- **Extract**
[Start]
FreshRSS
Hosting
Install FreshRSS in one click on our fast, reliable UK web hosting. Fully managed with free SSL, daily backups, and dedicated expert support.
What is FreshRSS?
FreshRSS is a free, self-hosted RSS feed aggregator written in PHP. It is actively developed, has a growing user base since the decline of Google Reader, and is one of the few feed readers in 2026 that genuinely competes with paid services like Feedly or NewsBlur. It supports OPML import and export, full-text article extraction, multiple users, mobile-friendly themes, keyboard shortcuts, and a Fever-compatible API for use with mobile apps like Reeder, Unread and FeedMe.
The application is light. A small SQLite or MySQL database, a few hundred PHP files, and a cron job that fetches feeds on a schedule. Most personal installations use less than 200 MB of disk and a few MB of database. Resource use scales with the number of subscribed feeds and the retention period for old articles, but even users with 500+ subscriptions rarely outgrow a shared hosting plan.
365i offers FreshRSS as a one-click install on shared hosting plans from £5.99/mo with PHP 8.5, MySQL 8, free SSL, daily backups and free migrations.
365i’s editorial review of FreshRSS
I've used FreshRSS on my own server for years. When Google Reader shut down in 2013, I tried about a dozen replacements before settling on FreshRSS, and I haven't had a reason to move since. It's the quiet kind of software: it sits there, fetches feeds every 30 minutes, and gets out of your way. That's exactly what an RSS reader should do.
From a hosting point of view, FreshRSS is one of the easiest applications I deal with. It runs on the same PHP 8.5 and MySQL 8 stack we use for everything else. The cron job is the only piece that needs a moment's thought, and our shared platform supports cron natively, so it's a one-line setup in the control panel. The application's own auto-update mechanism is reliable and I rarely have to step in unless someone has manually edited a config file and broken it.
"FreshRSS is what self-hosting should feel like. You install it once, set the cron, and forget it exists for six months. Then you remember, log in, and find 8,000 unread articles waiting. That's the price of being good at your job."
Mark McNeece, Founder, 365i Hosting
The feature I lean on most is the Fever API compatibility. It means I can read feeds in Reeder on my iPhone, in the FreshRSS web UI on my desktop, and in a browser tab on a laptop, and read state syncs everywhere. That used to require a paid service. Now it's a self-hosted PHP application on a £5.99 shared plan, and it works the same way. The OPML export means you're never locked in. If you ever want to move, your subscriptions come with you.
[End]
- **Goal**
Reproduce the FreshRSS text from "365i’s editorial review" down to "and broken it.", word for word. The records after this point are separate from the FreshRSS text.

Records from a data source
[Start]
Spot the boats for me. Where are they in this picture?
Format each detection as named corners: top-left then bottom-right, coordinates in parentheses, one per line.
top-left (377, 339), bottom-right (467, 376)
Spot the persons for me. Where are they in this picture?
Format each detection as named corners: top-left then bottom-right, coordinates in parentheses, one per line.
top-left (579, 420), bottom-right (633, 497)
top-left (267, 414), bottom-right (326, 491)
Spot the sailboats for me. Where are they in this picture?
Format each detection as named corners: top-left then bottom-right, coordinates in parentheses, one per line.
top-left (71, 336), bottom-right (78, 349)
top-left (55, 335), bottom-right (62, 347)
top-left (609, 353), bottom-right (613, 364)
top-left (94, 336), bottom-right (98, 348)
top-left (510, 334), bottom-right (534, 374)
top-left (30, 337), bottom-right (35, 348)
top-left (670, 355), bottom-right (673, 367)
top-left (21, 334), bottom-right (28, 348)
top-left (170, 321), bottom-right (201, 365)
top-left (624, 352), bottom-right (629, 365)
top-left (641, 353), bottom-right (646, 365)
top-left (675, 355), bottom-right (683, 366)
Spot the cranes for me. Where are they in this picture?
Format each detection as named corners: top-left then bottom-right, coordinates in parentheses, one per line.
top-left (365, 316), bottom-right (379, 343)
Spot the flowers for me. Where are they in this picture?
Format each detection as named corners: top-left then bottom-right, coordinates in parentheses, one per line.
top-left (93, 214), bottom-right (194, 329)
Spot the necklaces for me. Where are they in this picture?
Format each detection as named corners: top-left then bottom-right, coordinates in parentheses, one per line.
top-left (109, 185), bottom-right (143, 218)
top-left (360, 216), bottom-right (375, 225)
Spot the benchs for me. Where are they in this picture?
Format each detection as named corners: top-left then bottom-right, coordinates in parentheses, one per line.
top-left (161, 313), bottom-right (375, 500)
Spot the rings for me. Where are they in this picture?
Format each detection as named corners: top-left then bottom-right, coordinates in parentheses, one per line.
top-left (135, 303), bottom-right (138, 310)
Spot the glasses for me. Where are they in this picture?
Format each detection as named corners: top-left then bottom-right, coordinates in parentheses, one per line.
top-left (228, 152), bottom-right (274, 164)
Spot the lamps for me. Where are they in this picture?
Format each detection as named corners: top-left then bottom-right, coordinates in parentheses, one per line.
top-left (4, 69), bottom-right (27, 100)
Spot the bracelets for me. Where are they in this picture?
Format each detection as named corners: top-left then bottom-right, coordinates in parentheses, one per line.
[End]
- **The answer**
365i’s editorial review of FreshRSS
I've used FreshRSS on my own server for years. When Google Reader shut down in 2013, I tried about a dozen replacements before settling on FreshRSS, and I haven't had a reason to move since. It's the quiet kind of software: it sits there, fetches feeds every 30 minutes, and gets out of your way. That's exactly what an RSS reader should do.
From a hosting point of view, FreshRSS is one of the easiest applications I deal with. It runs on the same PHP 8.5 and MySQL 8 stack we use for everything else. The cron job is the only piece that needs a moment's thought, and our shared platform supports cron natively, so it's a one-line setup in the control panel. The application's own auto-update mechanism is reliable and I rarely have to step in unless someone has manually edited a config file and broken it.